● What to work on:
In the entries below, every line that contains "burst" must be located and copied.

########################################

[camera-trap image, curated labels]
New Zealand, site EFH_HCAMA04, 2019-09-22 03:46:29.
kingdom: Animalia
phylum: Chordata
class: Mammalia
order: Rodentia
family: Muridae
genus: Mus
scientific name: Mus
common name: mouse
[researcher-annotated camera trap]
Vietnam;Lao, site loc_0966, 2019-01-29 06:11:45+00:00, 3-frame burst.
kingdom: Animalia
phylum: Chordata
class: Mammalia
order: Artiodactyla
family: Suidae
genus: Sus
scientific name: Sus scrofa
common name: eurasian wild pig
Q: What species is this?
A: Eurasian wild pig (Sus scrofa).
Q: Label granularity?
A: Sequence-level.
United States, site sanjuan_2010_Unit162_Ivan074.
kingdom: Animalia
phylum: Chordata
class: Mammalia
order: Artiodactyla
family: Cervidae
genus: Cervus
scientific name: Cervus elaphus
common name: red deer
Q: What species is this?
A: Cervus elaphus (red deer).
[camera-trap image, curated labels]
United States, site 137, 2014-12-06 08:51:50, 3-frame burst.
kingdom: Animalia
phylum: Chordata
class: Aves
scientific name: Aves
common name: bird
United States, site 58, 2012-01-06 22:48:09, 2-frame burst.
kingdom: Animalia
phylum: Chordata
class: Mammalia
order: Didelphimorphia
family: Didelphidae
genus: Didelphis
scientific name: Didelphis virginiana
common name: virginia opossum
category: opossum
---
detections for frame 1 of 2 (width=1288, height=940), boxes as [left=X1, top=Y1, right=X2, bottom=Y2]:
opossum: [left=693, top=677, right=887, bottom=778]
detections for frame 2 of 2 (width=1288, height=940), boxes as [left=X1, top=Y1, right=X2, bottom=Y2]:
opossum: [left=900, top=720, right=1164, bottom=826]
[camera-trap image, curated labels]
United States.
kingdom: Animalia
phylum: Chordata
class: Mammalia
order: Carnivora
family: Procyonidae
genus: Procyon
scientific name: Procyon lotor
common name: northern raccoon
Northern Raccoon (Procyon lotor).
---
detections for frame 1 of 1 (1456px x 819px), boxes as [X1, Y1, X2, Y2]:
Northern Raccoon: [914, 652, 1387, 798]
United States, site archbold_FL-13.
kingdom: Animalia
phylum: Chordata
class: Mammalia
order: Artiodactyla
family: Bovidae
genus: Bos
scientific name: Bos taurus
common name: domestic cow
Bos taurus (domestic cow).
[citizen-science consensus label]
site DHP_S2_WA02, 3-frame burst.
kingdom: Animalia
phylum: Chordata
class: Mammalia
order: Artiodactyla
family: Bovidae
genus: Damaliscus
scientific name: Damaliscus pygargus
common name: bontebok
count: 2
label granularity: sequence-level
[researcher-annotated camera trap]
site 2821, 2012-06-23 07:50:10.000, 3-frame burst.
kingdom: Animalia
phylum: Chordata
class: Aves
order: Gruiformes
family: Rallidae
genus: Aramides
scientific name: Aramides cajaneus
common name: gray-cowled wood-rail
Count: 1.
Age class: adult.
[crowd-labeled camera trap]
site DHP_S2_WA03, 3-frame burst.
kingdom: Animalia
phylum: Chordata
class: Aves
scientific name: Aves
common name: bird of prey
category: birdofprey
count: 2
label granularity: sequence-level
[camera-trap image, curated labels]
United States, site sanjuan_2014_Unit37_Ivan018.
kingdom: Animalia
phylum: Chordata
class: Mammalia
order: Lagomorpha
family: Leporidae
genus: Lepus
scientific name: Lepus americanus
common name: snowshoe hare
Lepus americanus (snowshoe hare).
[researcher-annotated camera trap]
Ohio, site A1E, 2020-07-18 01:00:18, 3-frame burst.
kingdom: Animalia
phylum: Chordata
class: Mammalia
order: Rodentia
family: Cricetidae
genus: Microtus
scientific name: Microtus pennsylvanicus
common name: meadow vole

########################################

● Result of this task:
Vietnam;Lao, site loc_0966, 2019-01-29 06:11:45+00:00, 3-frame burst.
United States, site 137, 2014-12-06 08:51:50, 3-frame burst.
United States, site 58, 2012-01-06 22:48:09, 2-frame burst.
site DHP_S2_WA02, 3-frame burst.
site 2821, 2012-06-23 07:50:10.000, 3-frame burst.
site DHP_S2_WA03, 3-frame burst.
Ohio, site A1E, 2020-07-18 01:00:18, 3-frame burst.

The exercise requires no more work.